Dataset records START
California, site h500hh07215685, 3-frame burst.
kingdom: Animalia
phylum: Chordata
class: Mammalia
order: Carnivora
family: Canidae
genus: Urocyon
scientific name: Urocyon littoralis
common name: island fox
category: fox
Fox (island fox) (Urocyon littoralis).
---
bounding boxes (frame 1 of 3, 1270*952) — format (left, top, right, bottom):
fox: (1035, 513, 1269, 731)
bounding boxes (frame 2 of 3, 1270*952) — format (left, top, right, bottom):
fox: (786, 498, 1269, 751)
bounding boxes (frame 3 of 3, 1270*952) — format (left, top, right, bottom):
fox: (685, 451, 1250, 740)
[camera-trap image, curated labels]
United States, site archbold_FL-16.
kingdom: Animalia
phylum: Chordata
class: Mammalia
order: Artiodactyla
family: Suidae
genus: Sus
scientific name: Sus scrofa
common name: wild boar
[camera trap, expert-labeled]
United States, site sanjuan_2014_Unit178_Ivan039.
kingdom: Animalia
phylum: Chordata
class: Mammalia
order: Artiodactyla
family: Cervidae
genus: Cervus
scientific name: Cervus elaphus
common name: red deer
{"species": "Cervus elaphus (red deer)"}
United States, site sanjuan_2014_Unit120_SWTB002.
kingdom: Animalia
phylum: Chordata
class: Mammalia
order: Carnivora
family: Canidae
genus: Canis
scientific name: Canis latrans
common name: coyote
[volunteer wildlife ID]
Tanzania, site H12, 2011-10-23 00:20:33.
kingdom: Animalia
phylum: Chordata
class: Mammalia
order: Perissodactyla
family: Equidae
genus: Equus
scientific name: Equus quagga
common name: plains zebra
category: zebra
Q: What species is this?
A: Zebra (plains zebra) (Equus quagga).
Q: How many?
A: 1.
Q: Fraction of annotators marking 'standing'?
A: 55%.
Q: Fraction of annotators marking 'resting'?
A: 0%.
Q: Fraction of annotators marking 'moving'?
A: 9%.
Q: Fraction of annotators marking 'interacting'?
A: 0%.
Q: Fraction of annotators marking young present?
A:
Dataset records END
Problem details>
How many lines in these records hold the string "camera"? Reply with the number alone.

Answer section>
2